Beau comme un camion volé
Ce portage de Yakuza Kiwami sur Switch ne change pas grand chose au jeu de 2016, mais qu’on se le dise, c’est une très bonne chose. En effet, par un procédé inconnu qui se rapproche sûrement de la magie noire, le jeu tourne sur Switch sans problèmes grâce à une optimisation aux petits oignons très difficilement discernable si on ne la cherche pas. Les cinématiques sont très belles, et les images en jeu font usage de toutes les astuces pour garder un Kamurocho vivant tout en ne faisant pas exploser la Switch. Calling, modèles low-poly à distance, textures évolutives et effet de flou lointain, ces petits trucs ne gênent pas la vue et gardent le jeu à une qualité exceptionnelle tout du long. C’est tout juste si on verra un peu de pop-in, ou qu’on remarquera une framerate légèrement en deça de 30FPS par moments. Et si vous trouvez certains modèles de PNJs bizarrement animés, ou de mauvaise qualité, dites-vous que c’est en fait le cas sur la version PS4 aussi. Il faut le dire, c’est très impressionnant, et Yakuza Kiwami se hisse parmi les plus beaux jeux sur Switch avec des effets de lumière travaillés, ses détails environnementaux et sa mise en scène.
D’ailleurs, il faut bien rendre hommage au décor qui accueille le jeu, le quartier de Kamurocho. C’est un quartier bruyant et vivant qui nous fait nous sentir sur place, et il est extrêmement plaisant de s’y balader afin d’observer le Japon de cette époque. Car oui, le studio Ryo Ga Gotoku est connu pour être extrêmement fidèle dans sa dépiction du setting de ses jeux, autant dans les endroits que le contexte politique ou la technologie disponible à l’époque. Et si une touche de folie est bien nécessaire pour faire un jeu aussi polyvalent que Yakuza, chaque jeu de la série est une “photographie” du Japon à son époque.

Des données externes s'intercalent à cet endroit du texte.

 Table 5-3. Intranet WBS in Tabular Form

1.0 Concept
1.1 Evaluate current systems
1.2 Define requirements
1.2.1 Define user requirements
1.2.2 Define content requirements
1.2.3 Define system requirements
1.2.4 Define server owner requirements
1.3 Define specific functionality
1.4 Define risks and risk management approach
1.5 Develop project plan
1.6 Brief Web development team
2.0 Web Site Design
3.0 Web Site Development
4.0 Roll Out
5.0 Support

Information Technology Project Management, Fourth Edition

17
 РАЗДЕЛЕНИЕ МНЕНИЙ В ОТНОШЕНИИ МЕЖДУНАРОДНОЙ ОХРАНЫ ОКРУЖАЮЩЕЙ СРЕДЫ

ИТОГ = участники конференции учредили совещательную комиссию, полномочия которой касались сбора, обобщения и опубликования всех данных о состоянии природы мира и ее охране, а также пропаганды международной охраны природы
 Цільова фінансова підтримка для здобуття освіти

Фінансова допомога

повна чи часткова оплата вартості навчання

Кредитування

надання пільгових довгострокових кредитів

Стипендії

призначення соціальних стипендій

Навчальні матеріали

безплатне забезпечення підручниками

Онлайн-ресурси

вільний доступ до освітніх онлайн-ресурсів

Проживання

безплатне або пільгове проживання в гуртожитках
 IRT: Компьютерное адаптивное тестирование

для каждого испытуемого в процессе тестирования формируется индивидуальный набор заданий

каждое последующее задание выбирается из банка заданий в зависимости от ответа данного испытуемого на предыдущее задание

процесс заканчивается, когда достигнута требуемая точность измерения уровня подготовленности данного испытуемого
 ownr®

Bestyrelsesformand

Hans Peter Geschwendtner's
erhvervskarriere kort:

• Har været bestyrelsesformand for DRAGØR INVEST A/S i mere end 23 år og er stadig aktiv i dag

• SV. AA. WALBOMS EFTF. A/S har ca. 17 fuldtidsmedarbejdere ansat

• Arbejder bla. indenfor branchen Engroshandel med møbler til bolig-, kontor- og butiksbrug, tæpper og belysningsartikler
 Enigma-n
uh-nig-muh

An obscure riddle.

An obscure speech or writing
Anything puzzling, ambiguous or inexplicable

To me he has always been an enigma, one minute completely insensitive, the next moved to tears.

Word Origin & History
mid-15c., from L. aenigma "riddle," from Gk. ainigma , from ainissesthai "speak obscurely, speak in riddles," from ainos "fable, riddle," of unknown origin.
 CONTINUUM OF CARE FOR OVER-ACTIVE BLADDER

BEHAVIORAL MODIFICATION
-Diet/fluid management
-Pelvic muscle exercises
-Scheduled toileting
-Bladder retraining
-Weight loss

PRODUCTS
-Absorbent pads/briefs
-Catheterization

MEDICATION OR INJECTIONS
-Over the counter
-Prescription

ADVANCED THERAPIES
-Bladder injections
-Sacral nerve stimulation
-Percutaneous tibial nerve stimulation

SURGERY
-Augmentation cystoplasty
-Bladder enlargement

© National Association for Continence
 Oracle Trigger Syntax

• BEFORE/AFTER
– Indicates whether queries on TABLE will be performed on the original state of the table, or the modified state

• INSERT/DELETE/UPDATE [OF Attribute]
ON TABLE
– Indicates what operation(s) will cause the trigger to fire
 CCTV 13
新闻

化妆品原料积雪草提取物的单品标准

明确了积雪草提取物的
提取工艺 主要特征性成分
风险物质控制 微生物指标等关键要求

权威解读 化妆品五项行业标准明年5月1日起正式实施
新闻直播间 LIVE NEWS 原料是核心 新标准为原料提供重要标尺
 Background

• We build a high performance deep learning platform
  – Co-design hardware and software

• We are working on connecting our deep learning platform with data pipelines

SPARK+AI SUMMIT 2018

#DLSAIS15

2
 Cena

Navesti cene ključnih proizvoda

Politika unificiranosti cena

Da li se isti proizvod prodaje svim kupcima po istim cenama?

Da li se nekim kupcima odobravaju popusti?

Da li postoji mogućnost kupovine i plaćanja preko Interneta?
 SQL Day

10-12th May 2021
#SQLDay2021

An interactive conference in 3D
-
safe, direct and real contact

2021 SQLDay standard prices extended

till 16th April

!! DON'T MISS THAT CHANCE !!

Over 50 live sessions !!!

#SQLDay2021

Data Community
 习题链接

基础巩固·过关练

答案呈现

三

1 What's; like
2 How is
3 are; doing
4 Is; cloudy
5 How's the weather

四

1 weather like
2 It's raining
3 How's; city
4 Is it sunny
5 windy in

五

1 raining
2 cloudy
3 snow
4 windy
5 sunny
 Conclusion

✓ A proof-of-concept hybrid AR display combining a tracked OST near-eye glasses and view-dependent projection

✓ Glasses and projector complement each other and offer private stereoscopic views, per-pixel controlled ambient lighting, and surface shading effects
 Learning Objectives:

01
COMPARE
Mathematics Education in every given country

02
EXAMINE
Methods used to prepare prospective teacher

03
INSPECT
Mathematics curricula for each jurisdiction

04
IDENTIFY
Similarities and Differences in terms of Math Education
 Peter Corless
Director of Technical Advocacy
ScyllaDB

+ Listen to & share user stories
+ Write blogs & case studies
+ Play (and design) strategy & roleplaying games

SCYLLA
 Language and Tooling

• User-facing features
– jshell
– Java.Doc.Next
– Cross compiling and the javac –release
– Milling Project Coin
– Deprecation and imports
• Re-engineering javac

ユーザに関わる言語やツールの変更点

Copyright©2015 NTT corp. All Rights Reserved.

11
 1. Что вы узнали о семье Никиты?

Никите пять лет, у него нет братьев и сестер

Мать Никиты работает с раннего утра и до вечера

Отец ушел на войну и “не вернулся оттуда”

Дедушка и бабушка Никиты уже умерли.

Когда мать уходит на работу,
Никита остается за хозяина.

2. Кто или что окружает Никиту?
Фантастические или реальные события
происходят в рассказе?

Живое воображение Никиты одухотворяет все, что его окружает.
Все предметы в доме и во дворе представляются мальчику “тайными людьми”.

Niveau sonore, rien à redire non plus. Les doublages, japonais, sont pleins de vie et de caractère, tandis que le sound design est un délice. Que ce soit le son des ambulances, celui d’une mâchoire qui cède sous les coups ou le bruit des boutiques alors qu’on passe à côté, on s’y croirait! Et la bande-son est particulièrement réussie également, avec des morceaux forts qui risquent de vous rester en tête longtemps et qui sont toujours adaptés à leur contexte. Et que dire des chansons disponibles au karaoké? Si vous ne connaissez pas encore “Baka Mitai,” vous apprendrez à l’apprécier.